El Atlético de Madrid, cuya ventaja llegó a ser descomunal, fue un equipo feliz hasta que el nuevo año se asentó. No sólo encabezaban la tabla sin oposición expresa, sino que el equipo de Simeone, por fin, jugaba bien al fútbol de forma continuada. Los jugadores sonreían y no desfallecían, tanto, que muchos pronosticadores repitieron esa frase tan manida y fallida de que "este año no hay liga". Luego, llegaron las acumulaciones de partidos, a causa de la disputa de los aplazamientos víricos que se entremezclaron con los partidos de Copa y de Champions. El equipo quedó exhausto.
Ahora el equipo se encuentra en un proceso de reanimación, pero ya no tienen la pujanza ni el dinamismo que exhibieron de forma continuada en el primer tramo liguero. Desde luego, salieron del bache, pero no han encontrado solución a su intermitencia: continúan elevando las pulsaciones de los aficionados al ritmo de los que juegan, con esa inveterada costumbre de retrasarse en los últimos minutos. Tras una primera mitad eficiente, de fútbol bien trenzado, el encuentro contra el Elche tuvo un angustioso final, en el que la suerte le sonrió de cara.
Al contrario, el Real Madrid, se ha fortalecido, con brillantez también intermitente, en 2021. En el enésimo ejercicio de recuperación, el Madrid de Zidane encara la última fase de la temporada como sólido aspirante a los dos títulos más reputados; una circunstancia que hubiera sido considerada descabellada hace un par de meses. Sin embargo, el galo debe conservar algún rasgo de la tribu de Ásterix que transmite a sus pupilos, con toda seguridad, el sentimiento de irreductibilidad.
El esfuerzo de los blancos es palpitante, conmovedor. En algunos de sus partidos los rostros demacrados piden descanso, pero la voluntad de sus dueños no es tan generosa: no debe quedar la energía de ninguna célula sin exprimir. Mientras almacenen un resto de aliento, el destino de este equipo es entregarlo. Además, tiene una nueva final europea ante sí. Quizás algo que están esperando para reivindicarse desde que partiera Cristiano.

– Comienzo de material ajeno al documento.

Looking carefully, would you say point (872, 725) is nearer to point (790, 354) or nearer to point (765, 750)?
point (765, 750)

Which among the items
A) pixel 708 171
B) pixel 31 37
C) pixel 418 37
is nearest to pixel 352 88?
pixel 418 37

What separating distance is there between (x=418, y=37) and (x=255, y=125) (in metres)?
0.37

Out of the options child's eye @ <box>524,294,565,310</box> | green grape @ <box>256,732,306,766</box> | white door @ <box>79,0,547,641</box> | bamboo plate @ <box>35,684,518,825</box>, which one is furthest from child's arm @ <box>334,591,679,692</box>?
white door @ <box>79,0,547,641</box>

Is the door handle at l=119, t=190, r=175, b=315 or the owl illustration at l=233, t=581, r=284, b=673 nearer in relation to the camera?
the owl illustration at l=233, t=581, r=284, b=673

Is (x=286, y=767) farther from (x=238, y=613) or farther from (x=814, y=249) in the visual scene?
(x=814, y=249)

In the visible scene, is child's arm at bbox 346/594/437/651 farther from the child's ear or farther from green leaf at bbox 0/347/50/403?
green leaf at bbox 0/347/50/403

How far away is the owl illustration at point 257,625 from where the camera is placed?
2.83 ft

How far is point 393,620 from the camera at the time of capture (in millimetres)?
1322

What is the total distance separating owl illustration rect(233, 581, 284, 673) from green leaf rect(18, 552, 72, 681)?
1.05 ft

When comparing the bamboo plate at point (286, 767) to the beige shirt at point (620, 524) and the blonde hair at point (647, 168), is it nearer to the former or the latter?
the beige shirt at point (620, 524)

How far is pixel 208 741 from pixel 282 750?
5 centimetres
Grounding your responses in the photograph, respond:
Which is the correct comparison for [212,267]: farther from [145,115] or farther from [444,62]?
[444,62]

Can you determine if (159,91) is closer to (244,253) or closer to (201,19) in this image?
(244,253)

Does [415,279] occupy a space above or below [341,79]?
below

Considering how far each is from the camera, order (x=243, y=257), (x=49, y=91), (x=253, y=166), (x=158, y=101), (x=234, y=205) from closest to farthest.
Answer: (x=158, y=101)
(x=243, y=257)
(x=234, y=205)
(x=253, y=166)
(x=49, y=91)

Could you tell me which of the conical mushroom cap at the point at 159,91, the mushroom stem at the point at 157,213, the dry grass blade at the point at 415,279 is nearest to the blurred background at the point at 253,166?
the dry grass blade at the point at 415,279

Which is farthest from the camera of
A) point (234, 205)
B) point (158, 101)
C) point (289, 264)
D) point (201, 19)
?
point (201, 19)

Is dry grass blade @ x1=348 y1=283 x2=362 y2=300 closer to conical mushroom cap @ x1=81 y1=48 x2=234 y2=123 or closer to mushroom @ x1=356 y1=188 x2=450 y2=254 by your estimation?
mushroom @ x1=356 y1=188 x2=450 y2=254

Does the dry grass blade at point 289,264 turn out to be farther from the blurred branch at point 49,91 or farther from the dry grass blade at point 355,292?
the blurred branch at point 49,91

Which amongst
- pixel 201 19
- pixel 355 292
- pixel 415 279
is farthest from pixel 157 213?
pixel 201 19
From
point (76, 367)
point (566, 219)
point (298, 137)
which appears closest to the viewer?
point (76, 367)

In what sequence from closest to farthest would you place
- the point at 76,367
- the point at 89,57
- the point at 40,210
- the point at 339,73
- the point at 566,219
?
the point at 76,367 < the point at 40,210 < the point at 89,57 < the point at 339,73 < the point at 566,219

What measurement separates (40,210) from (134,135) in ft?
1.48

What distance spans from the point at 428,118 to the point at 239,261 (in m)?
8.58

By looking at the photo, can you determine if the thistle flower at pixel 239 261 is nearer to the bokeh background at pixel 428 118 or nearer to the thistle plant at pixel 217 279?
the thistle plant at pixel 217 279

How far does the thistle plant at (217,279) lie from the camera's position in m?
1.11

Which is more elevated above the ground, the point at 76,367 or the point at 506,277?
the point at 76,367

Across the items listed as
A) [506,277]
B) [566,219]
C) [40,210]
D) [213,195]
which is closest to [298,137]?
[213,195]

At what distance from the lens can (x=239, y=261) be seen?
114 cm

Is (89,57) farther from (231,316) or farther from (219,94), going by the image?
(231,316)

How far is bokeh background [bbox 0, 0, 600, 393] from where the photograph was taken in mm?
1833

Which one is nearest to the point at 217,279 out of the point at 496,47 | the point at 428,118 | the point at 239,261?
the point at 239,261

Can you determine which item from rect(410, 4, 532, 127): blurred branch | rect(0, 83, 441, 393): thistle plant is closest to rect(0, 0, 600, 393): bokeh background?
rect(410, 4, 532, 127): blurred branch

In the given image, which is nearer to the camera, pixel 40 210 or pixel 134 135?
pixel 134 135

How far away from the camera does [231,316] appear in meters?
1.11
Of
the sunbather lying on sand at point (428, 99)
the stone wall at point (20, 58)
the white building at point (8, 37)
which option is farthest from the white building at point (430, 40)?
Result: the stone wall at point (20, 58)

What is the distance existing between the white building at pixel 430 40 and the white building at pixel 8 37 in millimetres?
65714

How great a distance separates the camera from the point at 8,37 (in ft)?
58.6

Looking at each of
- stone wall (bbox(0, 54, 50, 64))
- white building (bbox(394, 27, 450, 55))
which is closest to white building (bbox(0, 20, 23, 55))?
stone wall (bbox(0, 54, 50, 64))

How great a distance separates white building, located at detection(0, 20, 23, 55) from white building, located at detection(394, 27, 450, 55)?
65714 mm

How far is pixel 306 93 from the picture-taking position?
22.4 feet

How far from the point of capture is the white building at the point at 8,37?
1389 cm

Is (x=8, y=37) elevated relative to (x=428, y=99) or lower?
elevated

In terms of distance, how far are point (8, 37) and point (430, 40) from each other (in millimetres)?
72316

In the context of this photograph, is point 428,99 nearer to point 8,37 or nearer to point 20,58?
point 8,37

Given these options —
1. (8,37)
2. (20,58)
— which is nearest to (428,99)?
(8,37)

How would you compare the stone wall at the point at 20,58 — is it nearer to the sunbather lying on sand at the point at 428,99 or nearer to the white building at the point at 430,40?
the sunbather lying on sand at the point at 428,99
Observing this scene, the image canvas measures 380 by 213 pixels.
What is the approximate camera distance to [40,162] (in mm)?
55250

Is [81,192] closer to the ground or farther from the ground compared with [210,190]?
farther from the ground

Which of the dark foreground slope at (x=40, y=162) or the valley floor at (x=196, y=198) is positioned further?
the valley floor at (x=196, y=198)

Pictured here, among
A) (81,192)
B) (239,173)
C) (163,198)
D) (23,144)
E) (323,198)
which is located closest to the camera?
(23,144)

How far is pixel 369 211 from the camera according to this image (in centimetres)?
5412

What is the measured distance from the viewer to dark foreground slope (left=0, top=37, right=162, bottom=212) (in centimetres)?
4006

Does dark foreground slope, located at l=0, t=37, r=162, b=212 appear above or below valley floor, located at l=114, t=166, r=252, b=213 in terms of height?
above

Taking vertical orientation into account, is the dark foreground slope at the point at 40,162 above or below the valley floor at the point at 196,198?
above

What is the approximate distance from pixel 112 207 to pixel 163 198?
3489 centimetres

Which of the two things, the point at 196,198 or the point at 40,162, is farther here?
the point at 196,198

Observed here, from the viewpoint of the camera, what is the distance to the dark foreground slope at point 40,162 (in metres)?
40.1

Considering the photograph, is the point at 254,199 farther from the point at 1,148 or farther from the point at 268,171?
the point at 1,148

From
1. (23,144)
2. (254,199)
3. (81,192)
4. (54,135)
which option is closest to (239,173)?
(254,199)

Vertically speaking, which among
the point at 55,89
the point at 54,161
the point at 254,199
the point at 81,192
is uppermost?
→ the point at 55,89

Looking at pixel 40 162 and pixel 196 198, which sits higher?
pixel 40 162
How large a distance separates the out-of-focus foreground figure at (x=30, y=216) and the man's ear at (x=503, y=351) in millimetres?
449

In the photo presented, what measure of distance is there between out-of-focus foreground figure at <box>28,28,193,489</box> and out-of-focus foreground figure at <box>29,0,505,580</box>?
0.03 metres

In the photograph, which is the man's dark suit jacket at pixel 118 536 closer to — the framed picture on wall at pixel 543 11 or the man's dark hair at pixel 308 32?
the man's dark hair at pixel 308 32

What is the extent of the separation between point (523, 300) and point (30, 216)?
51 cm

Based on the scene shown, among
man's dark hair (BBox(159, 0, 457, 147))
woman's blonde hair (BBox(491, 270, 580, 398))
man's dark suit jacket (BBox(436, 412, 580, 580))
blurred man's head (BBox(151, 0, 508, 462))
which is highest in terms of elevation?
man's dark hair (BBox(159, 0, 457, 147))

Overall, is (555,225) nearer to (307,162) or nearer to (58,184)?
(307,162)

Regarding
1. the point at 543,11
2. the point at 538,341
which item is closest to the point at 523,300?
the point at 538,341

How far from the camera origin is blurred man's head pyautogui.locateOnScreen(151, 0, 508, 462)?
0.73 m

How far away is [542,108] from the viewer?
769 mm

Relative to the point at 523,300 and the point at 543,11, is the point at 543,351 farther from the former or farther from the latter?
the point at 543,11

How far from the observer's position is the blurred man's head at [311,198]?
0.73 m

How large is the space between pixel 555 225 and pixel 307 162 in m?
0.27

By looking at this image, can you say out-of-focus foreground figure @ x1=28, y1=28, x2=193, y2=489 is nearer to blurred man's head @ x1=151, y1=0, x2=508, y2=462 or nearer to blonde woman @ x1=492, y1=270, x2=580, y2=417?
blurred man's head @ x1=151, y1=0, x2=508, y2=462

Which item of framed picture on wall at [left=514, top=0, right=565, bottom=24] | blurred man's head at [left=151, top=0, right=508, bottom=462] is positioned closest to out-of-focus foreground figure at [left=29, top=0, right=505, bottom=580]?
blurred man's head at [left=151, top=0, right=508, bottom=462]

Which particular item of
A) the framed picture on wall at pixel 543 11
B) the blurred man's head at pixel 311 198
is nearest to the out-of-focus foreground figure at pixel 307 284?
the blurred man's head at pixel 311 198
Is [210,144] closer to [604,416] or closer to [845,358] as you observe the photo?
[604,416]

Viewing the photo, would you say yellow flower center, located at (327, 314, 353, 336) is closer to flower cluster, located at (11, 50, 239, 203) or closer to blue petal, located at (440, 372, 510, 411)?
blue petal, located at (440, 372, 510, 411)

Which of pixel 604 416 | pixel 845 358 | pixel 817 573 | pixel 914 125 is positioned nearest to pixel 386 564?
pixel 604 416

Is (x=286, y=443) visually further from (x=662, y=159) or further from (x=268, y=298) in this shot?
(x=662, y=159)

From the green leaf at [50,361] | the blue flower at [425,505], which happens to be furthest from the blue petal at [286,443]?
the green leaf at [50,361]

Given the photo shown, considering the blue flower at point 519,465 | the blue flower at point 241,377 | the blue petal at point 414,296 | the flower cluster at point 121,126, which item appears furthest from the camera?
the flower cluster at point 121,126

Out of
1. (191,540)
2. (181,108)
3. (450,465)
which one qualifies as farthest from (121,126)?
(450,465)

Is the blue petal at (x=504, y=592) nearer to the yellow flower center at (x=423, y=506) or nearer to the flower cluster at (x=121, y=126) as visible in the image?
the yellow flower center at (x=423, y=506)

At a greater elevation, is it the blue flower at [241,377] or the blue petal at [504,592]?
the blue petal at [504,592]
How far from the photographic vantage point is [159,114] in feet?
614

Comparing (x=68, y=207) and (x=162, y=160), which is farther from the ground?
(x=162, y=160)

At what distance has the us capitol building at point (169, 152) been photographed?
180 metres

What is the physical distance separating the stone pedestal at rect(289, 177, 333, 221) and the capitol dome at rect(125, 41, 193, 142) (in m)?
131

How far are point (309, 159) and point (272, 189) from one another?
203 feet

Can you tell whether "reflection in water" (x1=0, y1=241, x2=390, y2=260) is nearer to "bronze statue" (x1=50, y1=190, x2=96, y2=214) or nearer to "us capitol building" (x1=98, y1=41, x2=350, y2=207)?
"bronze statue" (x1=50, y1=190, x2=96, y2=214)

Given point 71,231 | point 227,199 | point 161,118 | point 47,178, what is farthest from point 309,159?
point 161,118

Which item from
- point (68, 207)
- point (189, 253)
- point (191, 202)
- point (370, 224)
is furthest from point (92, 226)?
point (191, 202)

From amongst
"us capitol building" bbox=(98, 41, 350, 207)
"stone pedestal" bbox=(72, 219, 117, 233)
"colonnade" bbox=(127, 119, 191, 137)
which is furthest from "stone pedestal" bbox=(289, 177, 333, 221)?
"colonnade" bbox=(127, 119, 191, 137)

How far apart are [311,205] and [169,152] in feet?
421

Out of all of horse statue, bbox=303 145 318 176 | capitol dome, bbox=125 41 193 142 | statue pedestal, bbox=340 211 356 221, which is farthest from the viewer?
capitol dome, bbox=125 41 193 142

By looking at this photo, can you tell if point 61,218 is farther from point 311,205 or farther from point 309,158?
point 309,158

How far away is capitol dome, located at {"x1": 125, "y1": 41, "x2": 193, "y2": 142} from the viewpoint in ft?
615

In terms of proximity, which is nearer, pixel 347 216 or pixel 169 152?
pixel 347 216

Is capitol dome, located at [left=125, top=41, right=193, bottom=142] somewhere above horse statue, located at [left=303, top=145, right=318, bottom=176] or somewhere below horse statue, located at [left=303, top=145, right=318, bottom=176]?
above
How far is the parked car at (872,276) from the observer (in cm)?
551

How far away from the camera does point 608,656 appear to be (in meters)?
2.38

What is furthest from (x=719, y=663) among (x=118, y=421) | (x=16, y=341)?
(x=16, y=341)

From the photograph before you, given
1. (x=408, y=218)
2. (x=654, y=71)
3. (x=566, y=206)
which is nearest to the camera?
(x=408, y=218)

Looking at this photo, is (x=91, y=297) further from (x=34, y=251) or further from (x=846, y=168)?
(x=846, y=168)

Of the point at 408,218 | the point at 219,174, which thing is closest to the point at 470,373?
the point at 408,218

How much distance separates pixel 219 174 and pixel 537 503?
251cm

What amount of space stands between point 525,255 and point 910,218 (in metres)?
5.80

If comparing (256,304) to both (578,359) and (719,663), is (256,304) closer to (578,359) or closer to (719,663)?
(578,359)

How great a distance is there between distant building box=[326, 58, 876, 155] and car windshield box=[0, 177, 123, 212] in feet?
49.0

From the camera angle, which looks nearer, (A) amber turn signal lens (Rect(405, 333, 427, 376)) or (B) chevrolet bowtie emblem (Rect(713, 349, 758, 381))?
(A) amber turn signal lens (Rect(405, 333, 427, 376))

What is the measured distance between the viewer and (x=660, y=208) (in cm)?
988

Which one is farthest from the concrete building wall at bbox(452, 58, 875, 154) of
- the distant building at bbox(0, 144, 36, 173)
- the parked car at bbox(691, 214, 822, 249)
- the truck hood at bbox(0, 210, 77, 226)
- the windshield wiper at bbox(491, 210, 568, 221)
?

Apelando a esta fuerza invisible, a este poderío esencial y duradero, derrotaron a un encerrado Osasuna, un equipo con muchas caras tácticas que ayer nos ofreció el cerrojo proverbial, con las líneas unidas como si fueran un único cuerpo. El Madrid combinó con fluidez, aunque sin profundidad, en el primer tiempo; así que, tuvo que encontrar la solución en las llamadas jugadas a balón parado.
Por su parte, el Barcelona recordó durante más de cincuenta minutos al equipo endeble, inconsistente, que concede numerosas ocasiones de gol al adversario. El primer tiempo del Valencia fue excelente y se adelantó en el segundo. Pero perdió el partido de forma impropia de un gran equipo: en los rechaces. Seguro que su guardameta, Cillessen, se sigue preguntado a estas horas cómo es posible que sus compañeros no fueran capaces de despejar ninguno de los balones sueltos de dos grandes paradas suyas. Una falta de concentración inadmisible, un grano de arena más en el desierto de la irregularidad de una campaña impensable cuando empezó. Nadie se acercó a pronosticar el final del duopolio Madrid-Barcelona.